SC Super Bowl champion honored at Trident Medical after beating cancer
NORTH CHARLESTON, S.C. (WCBD) – A South Carolina native and two-time Super Bowl champion celebrated a life win recently.
Jim Stuckey is cancer-free after an extensive battle with head and neck cancer or oropharynx squamous cell carcinoma. To celebrate Stuckey’s latest victory, Trident Medical Center held a red-carpet celebration Monday for the Clemson All-American.
With doctors and Stuckey’s care team members surrounding him, he walked the red carpet to rounds of applause this afternoon for his recent triumph.


“This young man has been such an inspiring human to all of us,” said Dr. Terry Day, a head and neck cancer specialist. “And he not only battled on the football field, but he battled and beat cancer.”
After using the same grit that got him two rings with the San Francisco 49ers, now he has fought for more time to spend with his loved ones.

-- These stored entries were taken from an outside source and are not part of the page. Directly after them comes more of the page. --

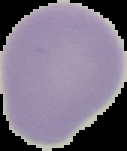

Summary:
  - Malaria status: uninfected
  - Image size: 127×151 pixels
  - Preparation: thin blood film
  - Image type: segmented cell region with the area outside set to black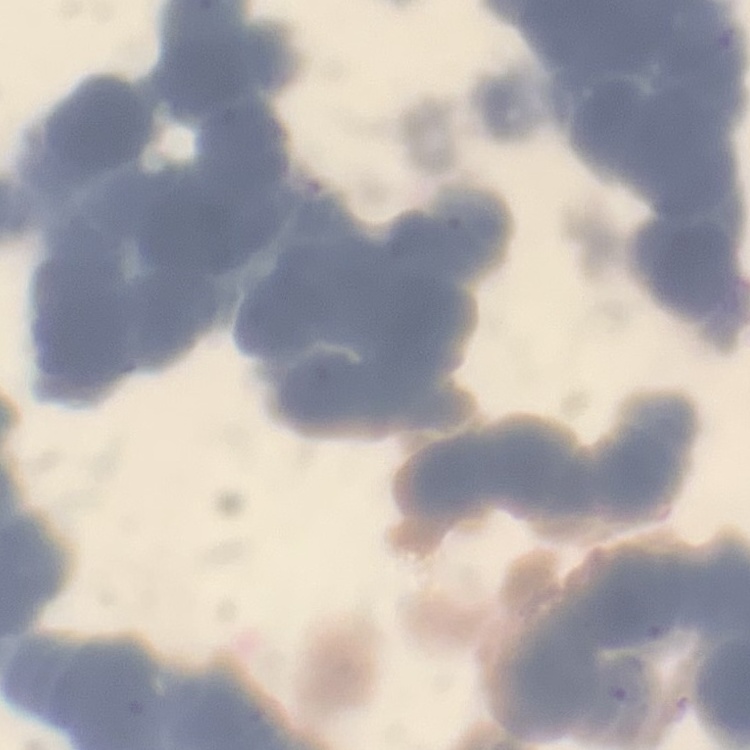 The erythrocytes exhibit rouleaux formation. Square crop of a larger photomicrograph. Thin blood smear. Stained with either Field's or Giemsa.Locate and identify every blood parasite.
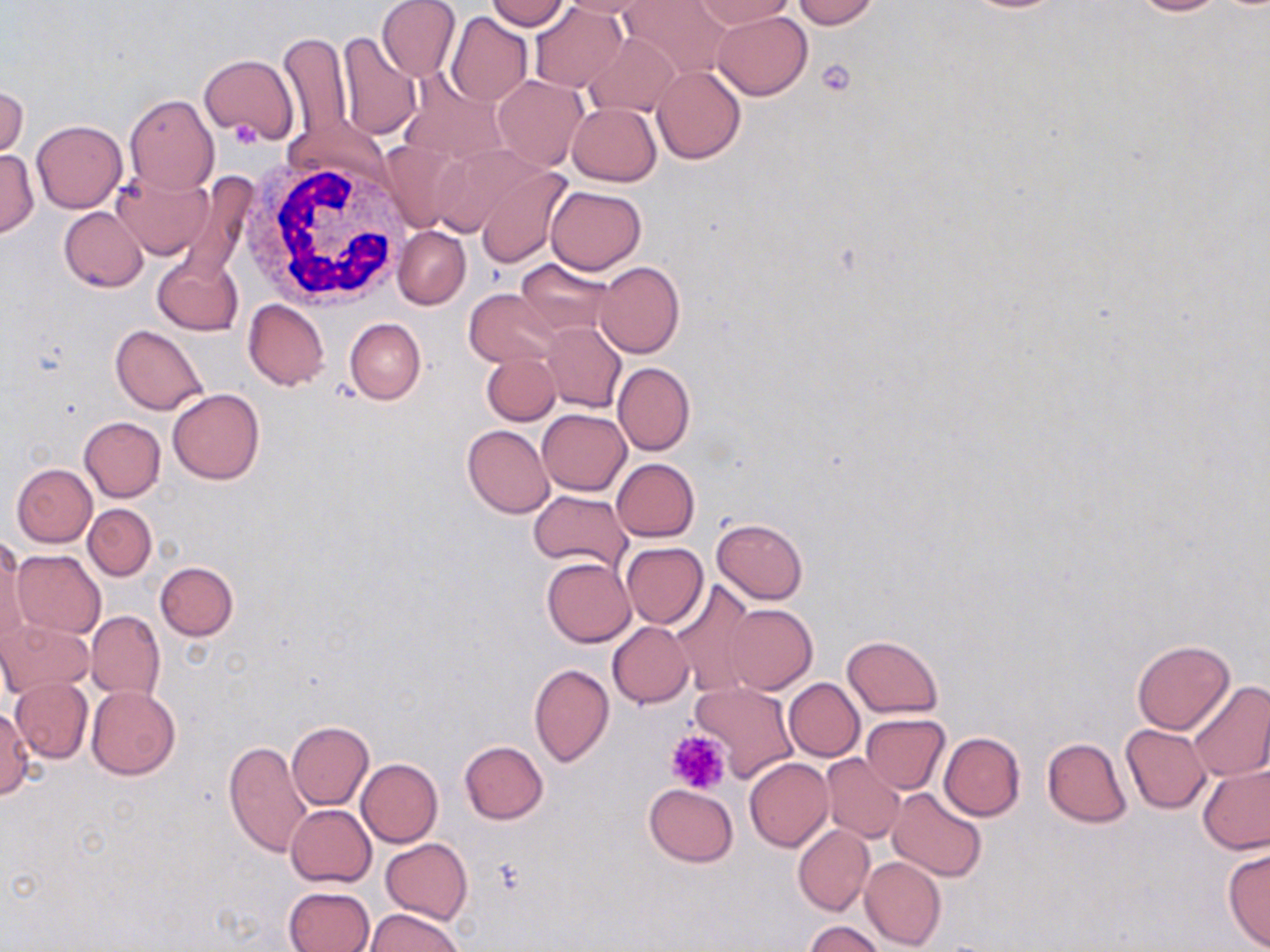
No blood parasites observed.

Summary:
  - Coordinate format: approximate bounding boxes as [x1, y1, x2, y2] in pixels
  - Platelet locations: [816, 60, 856, 97], [666, 730, 730, 795]
  - White blood cell locations: [244, 152, 410, 309]
  - Uninfected red blood cell locations: [376, 0, 459, 82], [483, 0, 570, 31], [560, 0, 659, 17], [624, 0, 732, 79], [690, 0, 796, 30], [791, 0, 879, 28], [1122, 0, 1228, 17], [530, 2, 626, 93], [446, 12, 532, 106], [712, 12, 811, 100], [278, 32, 353, 143], [334, 32, 422, 141], [583, 32, 679, 116], [199, 54, 298, 143], [653, 65, 745, 164], [399, 72, 508, 164], [493, 75, 588, 171], [1, 83, 28, 160], [124, 94, 218, 194], [567, 103, 661, 186], [31, 120, 128, 213], [377, 140, 464, 231], [0, 150, 38, 237], [475, 164, 572, 268], [113, 168, 214, 258], [546, 185, 646, 274], [59, 207, 148, 292], [394, 226, 471, 310], [153, 253, 243, 336], [516, 258, 614, 337], [595, 262, 685, 358], [465, 289, 563, 368], [243, 299, 329, 390], [345, 318, 425, 404], [541, 322, 626, 413], [110, 326, 208, 414], [481, 353, 561, 426], [613, 362, 695, 455], [168, 388, 264, 484], [536, 408, 631, 495], [79, 416, 166, 501], [462, 425, 554, 518], [612, 458, 699, 541], [11, 463, 97, 546], [529, 491, 632, 571], [84, 504, 156, 581], [711, 517, 808, 604], [0, 539, 27, 643], [620, 542, 708, 628], [12, 548, 106, 638], [543, 557, 635, 646], [155, 561, 238, 640], [668, 581, 758, 695], [723, 603, 817, 693], [85, 609, 165, 700], [0, 620, 95, 697], [608, 621, 693, 707], [841, 635, 944, 718], [1132, 640, 1234, 734], [528, 664, 614, 766], [784, 678, 864, 761], [12, 679, 92, 761], [690, 679, 797, 781], [1187, 682, 1270, 782], [87, 686, 180, 780], [0, 705, 34, 800], [860, 714, 951, 793], [286, 721, 373, 810], [1121, 724, 1212, 813], [939, 732, 1025, 820], [1043, 737, 1132, 827], [222, 738, 311, 858], [459, 741, 548, 824], [822, 754, 905, 843], [744, 758, 833, 851], [357, 759, 443, 847], [1198, 763, 1270, 854], [644, 784, 739, 865], [887, 787, 988, 882], [286, 804, 375, 887], [793, 824, 874, 916], [381, 838, 472, 926], [1222, 847, 1270, 950], [859, 857, 946, 951], [283, 886, 375, 952], [366, 909, 464, 952], [804, 921, 886, 952]
  - Slide-level diagnosis: negative for blood parasites
  - Stain: May-Grünwald-Giemsa
  - Magnification: 1000x
  - Modality: light microscopy
  - Image size: 1270×952 pixels
  - Preparation: thin blood film
  - Field of view: single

While he has beat the illness, Stuckey is still healing from a surgery where doctors had to rebuild a large section of the back of his throat.
Unable to speak for long periods of time, Stuckey asked his trusted caretaker, Sara Jasper, for help speaking the words he wrote for the ceremony.
“Let me tell you. I know what first-class looks like, and Trident and Head and Neck Cancer Specialists, along with the team at the hospital, are world champions,” Stuckey wrote. “I congratulate you guys and thank you for saving my life.”
Dr. Day also read a letter former 49ers Public Relations Director Jerry Walker sent.
“Some of the best news I’ve heard recently are the two simple words cancer survivor,” Walker wrote. “I got goosebumps when I first read them, and I thank God for you.”
While the South Carolina Hall of Famer’s talent on the field has etched his name in football history, his tenacity has allowed him to win the game of life.
April is National Head and Neck Cancer Awareness Month. Officials estimate that in 2025, nearly 70,000 new cases of head and neck cancer will be diagnosed.